• DIRECTIONS: Please return every line of the listing below without changing anything, and leave the pictures out of your answer.
>>>>>
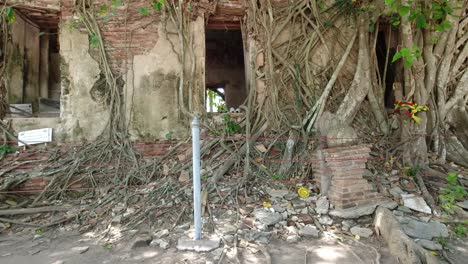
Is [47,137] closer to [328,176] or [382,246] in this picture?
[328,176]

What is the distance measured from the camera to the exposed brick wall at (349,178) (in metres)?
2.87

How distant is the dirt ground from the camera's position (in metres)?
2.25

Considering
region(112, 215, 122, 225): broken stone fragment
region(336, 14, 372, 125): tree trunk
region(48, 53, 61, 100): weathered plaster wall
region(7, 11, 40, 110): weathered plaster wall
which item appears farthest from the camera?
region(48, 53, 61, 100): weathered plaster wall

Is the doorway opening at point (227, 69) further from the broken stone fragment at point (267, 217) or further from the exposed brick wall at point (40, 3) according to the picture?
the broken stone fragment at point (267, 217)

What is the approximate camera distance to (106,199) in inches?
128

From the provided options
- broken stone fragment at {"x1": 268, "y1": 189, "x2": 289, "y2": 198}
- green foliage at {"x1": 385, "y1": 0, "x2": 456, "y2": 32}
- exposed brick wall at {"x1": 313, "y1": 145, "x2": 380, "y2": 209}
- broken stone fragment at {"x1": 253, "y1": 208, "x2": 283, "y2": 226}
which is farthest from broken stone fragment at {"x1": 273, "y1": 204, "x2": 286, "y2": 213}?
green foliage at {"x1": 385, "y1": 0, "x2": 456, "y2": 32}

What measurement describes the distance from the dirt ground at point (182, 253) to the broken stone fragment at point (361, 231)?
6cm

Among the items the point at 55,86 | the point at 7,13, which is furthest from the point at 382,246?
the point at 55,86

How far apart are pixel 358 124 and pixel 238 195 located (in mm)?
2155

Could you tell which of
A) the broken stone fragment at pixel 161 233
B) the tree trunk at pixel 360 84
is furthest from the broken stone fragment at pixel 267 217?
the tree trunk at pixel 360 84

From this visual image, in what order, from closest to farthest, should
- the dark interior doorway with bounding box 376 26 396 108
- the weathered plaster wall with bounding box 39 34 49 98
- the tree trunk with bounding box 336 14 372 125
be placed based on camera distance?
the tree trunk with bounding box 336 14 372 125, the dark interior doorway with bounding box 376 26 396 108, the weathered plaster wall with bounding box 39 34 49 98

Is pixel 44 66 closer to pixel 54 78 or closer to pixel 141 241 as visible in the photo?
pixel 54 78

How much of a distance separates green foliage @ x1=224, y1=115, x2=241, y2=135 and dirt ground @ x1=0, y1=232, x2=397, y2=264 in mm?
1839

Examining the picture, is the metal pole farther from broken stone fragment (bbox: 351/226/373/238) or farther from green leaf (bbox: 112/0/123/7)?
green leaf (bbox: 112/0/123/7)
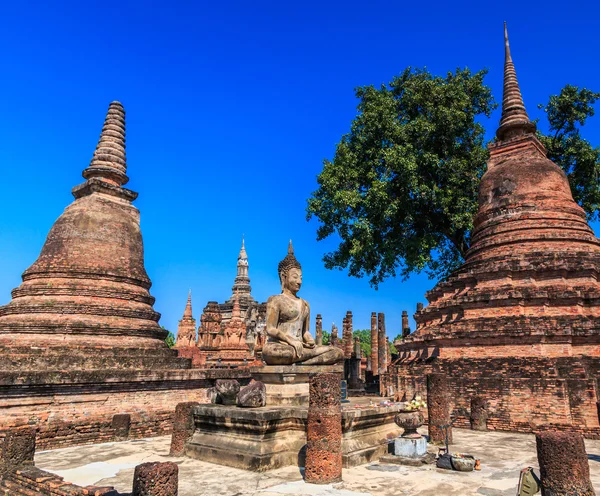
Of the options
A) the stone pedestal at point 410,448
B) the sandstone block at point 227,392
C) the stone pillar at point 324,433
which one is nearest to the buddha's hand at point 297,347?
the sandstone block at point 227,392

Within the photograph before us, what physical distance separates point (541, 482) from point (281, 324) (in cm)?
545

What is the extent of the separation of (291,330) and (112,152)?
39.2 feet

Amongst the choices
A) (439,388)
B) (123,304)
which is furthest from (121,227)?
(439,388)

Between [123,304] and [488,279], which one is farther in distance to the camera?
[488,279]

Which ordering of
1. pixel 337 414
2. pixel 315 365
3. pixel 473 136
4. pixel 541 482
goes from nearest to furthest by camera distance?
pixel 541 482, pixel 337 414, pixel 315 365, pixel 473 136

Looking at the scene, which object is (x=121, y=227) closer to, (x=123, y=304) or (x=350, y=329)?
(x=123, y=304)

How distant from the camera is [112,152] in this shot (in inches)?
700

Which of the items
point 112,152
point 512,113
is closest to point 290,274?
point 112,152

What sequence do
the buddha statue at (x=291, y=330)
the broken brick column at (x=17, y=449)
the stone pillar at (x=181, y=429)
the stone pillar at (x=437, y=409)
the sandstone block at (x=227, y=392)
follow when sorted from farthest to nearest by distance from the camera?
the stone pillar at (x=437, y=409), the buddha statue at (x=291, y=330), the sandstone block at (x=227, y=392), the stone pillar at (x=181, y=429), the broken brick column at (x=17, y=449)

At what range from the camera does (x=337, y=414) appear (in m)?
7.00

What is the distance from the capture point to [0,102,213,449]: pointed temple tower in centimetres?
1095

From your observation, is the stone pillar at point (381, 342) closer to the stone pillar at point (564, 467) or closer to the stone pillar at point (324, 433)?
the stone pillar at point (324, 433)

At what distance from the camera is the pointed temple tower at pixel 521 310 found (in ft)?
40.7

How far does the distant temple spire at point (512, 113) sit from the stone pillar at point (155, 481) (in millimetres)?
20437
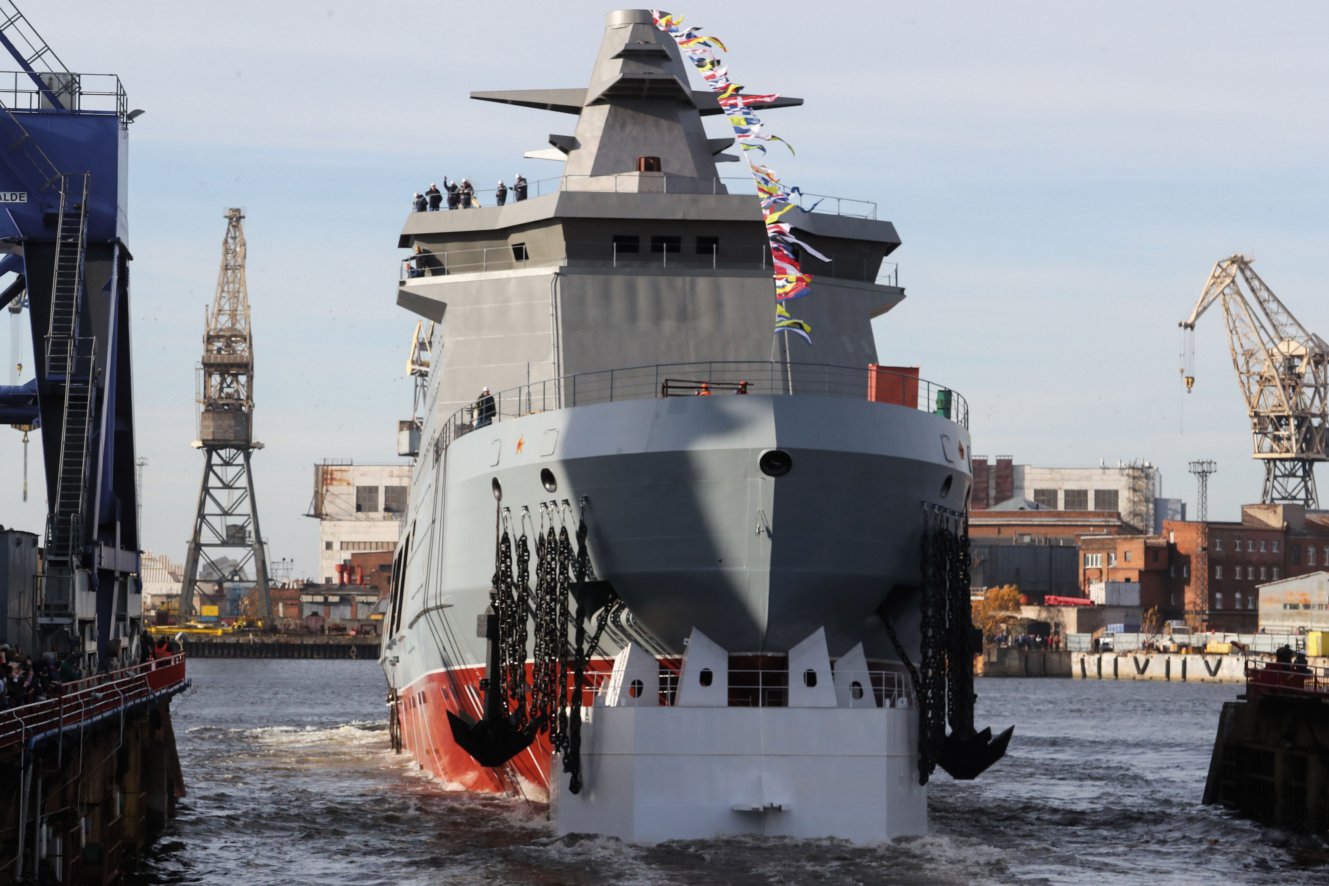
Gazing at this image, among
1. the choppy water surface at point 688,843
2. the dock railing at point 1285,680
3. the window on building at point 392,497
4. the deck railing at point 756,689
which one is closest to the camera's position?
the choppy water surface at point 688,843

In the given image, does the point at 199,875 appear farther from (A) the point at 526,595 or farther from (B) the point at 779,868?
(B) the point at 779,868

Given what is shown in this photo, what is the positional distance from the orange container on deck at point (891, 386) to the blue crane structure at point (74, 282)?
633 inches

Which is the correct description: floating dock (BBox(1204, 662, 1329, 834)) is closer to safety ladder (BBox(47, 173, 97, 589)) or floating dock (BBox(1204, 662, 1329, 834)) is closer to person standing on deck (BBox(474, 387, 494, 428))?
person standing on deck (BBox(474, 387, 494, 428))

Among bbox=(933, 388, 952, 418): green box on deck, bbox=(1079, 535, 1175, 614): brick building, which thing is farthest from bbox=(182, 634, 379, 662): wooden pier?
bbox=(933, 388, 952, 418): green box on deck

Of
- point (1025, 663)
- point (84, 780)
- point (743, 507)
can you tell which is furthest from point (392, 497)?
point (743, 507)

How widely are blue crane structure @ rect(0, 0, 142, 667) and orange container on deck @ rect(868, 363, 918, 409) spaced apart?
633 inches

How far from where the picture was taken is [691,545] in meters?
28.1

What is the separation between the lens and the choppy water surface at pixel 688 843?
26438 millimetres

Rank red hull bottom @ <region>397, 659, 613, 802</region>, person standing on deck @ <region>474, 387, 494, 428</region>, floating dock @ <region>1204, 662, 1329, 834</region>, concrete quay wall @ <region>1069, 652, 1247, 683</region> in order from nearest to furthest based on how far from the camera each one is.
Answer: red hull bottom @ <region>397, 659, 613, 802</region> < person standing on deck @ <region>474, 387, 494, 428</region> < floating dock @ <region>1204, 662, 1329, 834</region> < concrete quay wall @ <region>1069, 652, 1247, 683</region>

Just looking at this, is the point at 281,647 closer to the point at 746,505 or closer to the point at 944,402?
<<<<<
• FINAL RESULT:
Is [47,137] closer to [328,176] or [382,246] in this picture?
[328,176]

What is the distance measured from the camera to the exposed brick wall at (349,178) (in metres)?
2.87

How distant is the dirt ground from the camera's position (in metres)?
2.25

Considering
region(112, 215, 122, 225): broken stone fragment
region(336, 14, 372, 125): tree trunk
region(48, 53, 61, 100): weathered plaster wall
region(7, 11, 40, 110): weathered plaster wall
which item appears farthest from the camera?
region(48, 53, 61, 100): weathered plaster wall

Is the doorway opening at point (227, 69) further from the broken stone fragment at point (267, 217) or further from the exposed brick wall at point (40, 3) according to the picture?
the broken stone fragment at point (267, 217)

What is the approximate camera distance to (106,199) in inches?
128

From the provided options
- broken stone fragment at {"x1": 268, "y1": 189, "x2": 289, "y2": 198}
- green foliage at {"x1": 385, "y1": 0, "x2": 456, "y2": 32}
- exposed brick wall at {"x1": 313, "y1": 145, "x2": 380, "y2": 209}
- broken stone fragment at {"x1": 253, "y1": 208, "x2": 283, "y2": 226}
which is farthest from broken stone fragment at {"x1": 273, "y1": 204, "x2": 286, "y2": 213}?
green foliage at {"x1": 385, "y1": 0, "x2": 456, "y2": 32}

What measurement describes the distance from the dirt ground at point (182, 253) to the broken stone fragment at point (361, 231)?
6cm

Among the items the point at 55,86 | the point at 7,13, which is furthest from the point at 382,246?
the point at 55,86

How far apart are pixel 358 124 and pixel 238 195 located (in mm)?
2155

Could you tell which of
A) the broken stone fragment at pixel 161 233
B) the tree trunk at pixel 360 84
is furthest from the broken stone fragment at pixel 267 217?
the tree trunk at pixel 360 84

From this visual image, in what order, from closest to farthest, should
- the dark interior doorway with bounding box 376 26 396 108
- the weathered plaster wall with bounding box 39 34 49 98
- the tree trunk with bounding box 336 14 372 125
be placed based on camera distance?
the tree trunk with bounding box 336 14 372 125, the dark interior doorway with bounding box 376 26 396 108, the weathered plaster wall with bounding box 39 34 49 98

Is pixel 44 66 closer to pixel 54 78 or closer to pixel 141 241 as visible in the photo?
pixel 54 78

How much of a distance separates green foliage @ x1=224, y1=115, x2=241, y2=135 and dirt ground @ x1=0, y1=232, x2=397, y2=264 in mm?
1839

Examining the picture, is the metal pole farther from broken stone fragment (bbox: 351/226/373/238) or farther from green leaf (bbox: 112/0/123/7)?
green leaf (bbox: 112/0/123/7)
Of the options
A) the stone pedestal at point 410,448
B) the sandstone block at point 227,392
C) the stone pillar at point 324,433
which one is nearest to the buddha's hand at point 297,347?
the sandstone block at point 227,392

Within the photograph before us, what physical distance separates point (541, 482) from point (281, 324) (in cm)?
545

What is the extent of the separation of (291,330) and (112,152)?
39.2 feet

Amongst the choices
A) (439,388)
B) (123,304)
which is furthest from (121,227)?
(439,388)

Between [123,304] and [488,279], which one is farther in distance to the camera?
[488,279]

Which ordering of
1. pixel 337 414
2. pixel 315 365
3. pixel 473 136
4. pixel 541 482
goes from nearest to furthest by camera distance?
pixel 541 482, pixel 337 414, pixel 315 365, pixel 473 136

Looking at the scene, which object is (x=121, y=227) closer to, (x=123, y=304) or (x=350, y=329)?
(x=123, y=304)

How distant from the camera is [112,152] in this shot (in inches)?
700

Which of the items
point 112,152
point 512,113
is closest to point 290,274?
point 112,152

What sequence do
the buddha statue at (x=291, y=330)
the broken brick column at (x=17, y=449)
the stone pillar at (x=181, y=429)
the stone pillar at (x=437, y=409)
the sandstone block at (x=227, y=392)
follow when sorted from farthest to nearest by distance from the camera?
the stone pillar at (x=437, y=409), the buddha statue at (x=291, y=330), the sandstone block at (x=227, y=392), the stone pillar at (x=181, y=429), the broken brick column at (x=17, y=449)

At what range from the camera does (x=337, y=414) appear (in m)?
7.00

What is the distance from the capture point to [0,102,213,449]: pointed temple tower in centimetres?
1095

From your observation, is the stone pillar at point (381, 342) closer to the stone pillar at point (564, 467) or closer to the stone pillar at point (324, 433)?
the stone pillar at point (324, 433)

At what distance from the camera is the pointed temple tower at pixel 521 310 found (in ft)?
40.7

How far does the distant temple spire at point (512, 113) sit from the stone pillar at point (155, 481) (in millimetres)?
20437
Gazing at this image, among
1. the choppy water surface at point 688,843
2. the dock railing at point 1285,680
3. the window on building at point 392,497
4. the deck railing at point 756,689
which one is closest to the camera's position?
the choppy water surface at point 688,843

In the given image, does the point at 199,875 appear farther from (A) the point at 526,595 or farther from (B) the point at 779,868?
(B) the point at 779,868

Given what is shown in this photo, what is the positional distance from the orange container on deck at point (891, 386) to the blue crane structure at point (74, 282)?
633 inches

Which is the correct description: floating dock (BBox(1204, 662, 1329, 834)) is closer to safety ladder (BBox(47, 173, 97, 589)) or floating dock (BBox(1204, 662, 1329, 834)) is closer to person standing on deck (BBox(474, 387, 494, 428))?
person standing on deck (BBox(474, 387, 494, 428))

Among bbox=(933, 388, 952, 418): green box on deck, bbox=(1079, 535, 1175, 614): brick building, which thing is farthest from bbox=(182, 634, 379, 662): wooden pier?
bbox=(933, 388, 952, 418): green box on deck

Of
- point (1025, 663)
- point (84, 780)
- point (743, 507)
can you tell which is furthest from point (392, 497)?
point (743, 507)

How widely are blue crane structure @ rect(0, 0, 142, 667) and orange container on deck @ rect(868, 363, 918, 409) spaced apart?
633 inches

How far from where the picture was taken is [691,545] in meters?
28.1

What is the separation between the lens and the choppy water surface at pixel 688 843?
26438 millimetres

Rank red hull bottom @ <region>397, 659, 613, 802</region>, person standing on deck @ <region>474, 387, 494, 428</region>, floating dock @ <region>1204, 662, 1329, 834</region>, concrete quay wall @ <region>1069, 652, 1247, 683</region> in order from nearest to furthest based on how far from the camera each one is.
Answer: red hull bottom @ <region>397, 659, 613, 802</region> < person standing on deck @ <region>474, 387, 494, 428</region> < floating dock @ <region>1204, 662, 1329, 834</region> < concrete quay wall @ <region>1069, 652, 1247, 683</region>

Just looking at this, is the point at 281,647 closer to the point at 746,505 or closer to the point at 944,402?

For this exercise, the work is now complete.